■ Your instructions: From the listing below, extract every line containing "Session".

■ Data records:
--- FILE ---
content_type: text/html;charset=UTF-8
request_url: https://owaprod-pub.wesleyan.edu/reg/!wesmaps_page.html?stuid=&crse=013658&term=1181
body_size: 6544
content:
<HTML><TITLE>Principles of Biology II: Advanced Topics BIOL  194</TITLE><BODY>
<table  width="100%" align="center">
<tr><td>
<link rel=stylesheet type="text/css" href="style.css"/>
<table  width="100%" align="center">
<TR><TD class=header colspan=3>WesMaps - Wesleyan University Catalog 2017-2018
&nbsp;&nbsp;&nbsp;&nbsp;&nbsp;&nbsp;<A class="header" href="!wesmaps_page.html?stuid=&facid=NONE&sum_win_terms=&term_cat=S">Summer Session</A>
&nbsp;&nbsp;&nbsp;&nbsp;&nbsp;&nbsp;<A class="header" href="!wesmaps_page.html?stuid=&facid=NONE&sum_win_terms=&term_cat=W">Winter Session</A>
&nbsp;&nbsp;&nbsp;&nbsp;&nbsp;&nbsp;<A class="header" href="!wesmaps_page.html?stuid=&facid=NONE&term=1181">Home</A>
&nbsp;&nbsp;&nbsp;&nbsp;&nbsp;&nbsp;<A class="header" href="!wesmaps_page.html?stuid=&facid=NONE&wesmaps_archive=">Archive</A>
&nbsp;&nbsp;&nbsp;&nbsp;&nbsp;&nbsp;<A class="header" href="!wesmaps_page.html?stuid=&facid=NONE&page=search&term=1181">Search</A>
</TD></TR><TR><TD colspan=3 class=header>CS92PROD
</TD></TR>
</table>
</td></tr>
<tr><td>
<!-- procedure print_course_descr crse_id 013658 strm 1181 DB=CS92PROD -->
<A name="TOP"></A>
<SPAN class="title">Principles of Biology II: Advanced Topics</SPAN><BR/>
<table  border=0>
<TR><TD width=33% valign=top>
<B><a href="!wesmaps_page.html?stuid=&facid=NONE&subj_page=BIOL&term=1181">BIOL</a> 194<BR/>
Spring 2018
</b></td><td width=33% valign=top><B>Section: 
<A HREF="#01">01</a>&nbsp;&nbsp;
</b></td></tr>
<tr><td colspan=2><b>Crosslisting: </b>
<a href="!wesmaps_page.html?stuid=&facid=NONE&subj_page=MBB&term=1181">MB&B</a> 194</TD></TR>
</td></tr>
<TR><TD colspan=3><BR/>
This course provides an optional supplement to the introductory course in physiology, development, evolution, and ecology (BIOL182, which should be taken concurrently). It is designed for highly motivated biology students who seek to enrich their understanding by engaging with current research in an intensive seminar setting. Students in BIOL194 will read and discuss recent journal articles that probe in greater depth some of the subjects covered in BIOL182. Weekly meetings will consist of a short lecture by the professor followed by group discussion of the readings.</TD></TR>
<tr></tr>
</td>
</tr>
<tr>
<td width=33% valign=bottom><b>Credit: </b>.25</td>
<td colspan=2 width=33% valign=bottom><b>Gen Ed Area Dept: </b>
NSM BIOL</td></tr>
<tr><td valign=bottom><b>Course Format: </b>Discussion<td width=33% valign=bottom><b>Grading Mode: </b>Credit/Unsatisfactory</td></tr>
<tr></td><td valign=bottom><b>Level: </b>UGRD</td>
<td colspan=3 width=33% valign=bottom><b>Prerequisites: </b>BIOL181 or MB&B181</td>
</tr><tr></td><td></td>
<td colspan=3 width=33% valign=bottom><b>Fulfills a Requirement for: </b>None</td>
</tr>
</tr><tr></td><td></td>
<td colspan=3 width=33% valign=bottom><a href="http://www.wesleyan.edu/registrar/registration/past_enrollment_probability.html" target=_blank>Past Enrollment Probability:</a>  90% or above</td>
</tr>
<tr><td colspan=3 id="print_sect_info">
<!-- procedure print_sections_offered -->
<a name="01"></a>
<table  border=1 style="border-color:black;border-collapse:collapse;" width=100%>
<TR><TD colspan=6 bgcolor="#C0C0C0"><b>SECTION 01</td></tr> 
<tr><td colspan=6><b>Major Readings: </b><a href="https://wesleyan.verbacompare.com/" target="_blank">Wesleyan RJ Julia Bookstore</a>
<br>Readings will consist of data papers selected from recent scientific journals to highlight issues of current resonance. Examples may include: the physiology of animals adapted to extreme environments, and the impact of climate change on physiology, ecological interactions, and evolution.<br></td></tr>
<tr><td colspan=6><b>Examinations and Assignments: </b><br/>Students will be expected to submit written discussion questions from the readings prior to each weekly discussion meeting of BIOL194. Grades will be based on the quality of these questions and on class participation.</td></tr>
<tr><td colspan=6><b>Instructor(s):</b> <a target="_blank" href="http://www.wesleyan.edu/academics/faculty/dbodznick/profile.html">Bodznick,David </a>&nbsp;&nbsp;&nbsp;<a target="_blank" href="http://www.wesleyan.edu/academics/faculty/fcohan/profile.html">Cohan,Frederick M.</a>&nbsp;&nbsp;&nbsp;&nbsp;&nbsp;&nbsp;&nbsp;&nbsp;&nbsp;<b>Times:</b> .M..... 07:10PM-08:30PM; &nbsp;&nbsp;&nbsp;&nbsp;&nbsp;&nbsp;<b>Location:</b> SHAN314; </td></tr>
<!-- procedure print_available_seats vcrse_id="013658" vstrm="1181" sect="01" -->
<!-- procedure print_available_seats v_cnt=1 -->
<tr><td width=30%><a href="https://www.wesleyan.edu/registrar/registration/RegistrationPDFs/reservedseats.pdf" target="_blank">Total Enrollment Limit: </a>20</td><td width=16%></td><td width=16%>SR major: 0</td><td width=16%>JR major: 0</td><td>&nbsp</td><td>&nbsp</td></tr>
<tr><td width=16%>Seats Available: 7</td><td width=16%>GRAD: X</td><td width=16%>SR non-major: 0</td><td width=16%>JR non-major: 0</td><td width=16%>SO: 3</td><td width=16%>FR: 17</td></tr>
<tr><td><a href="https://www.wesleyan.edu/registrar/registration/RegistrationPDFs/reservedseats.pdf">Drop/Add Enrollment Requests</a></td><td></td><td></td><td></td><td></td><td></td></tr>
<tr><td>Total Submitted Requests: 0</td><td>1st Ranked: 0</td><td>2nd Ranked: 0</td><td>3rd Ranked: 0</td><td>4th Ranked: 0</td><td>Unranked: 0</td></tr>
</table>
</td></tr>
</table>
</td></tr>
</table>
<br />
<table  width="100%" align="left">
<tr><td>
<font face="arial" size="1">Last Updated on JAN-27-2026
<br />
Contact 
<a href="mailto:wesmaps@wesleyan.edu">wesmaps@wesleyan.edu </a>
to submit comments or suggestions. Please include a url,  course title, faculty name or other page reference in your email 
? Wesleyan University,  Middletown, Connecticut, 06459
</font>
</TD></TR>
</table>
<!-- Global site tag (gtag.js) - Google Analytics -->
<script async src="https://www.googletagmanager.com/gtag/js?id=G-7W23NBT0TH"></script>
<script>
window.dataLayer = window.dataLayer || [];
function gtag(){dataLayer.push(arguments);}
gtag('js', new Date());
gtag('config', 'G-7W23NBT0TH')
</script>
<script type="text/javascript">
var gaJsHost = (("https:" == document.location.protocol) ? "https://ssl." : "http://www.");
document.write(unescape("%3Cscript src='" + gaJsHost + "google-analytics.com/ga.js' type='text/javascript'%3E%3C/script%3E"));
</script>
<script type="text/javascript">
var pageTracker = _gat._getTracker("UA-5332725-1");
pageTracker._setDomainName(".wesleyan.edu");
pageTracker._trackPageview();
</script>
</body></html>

■ Response to this exercise:
&nbsp;&nbsp;&nbsp;&nbsp;&nbsp;&nbsp;<A class="header" href="!wesmaps_page.html?stuid=&facid=NONE&sum_win_terms=&term_cat=S">Summer Session</A>
&nbsp;&nbsp;&nbsp;&nbsp;&nbsp;&nbsp;<A class="header" href="!wesmaps_page.html?stuid=&facid=NONE&sum_win_terms=&term_cat=W">Winter Session</A>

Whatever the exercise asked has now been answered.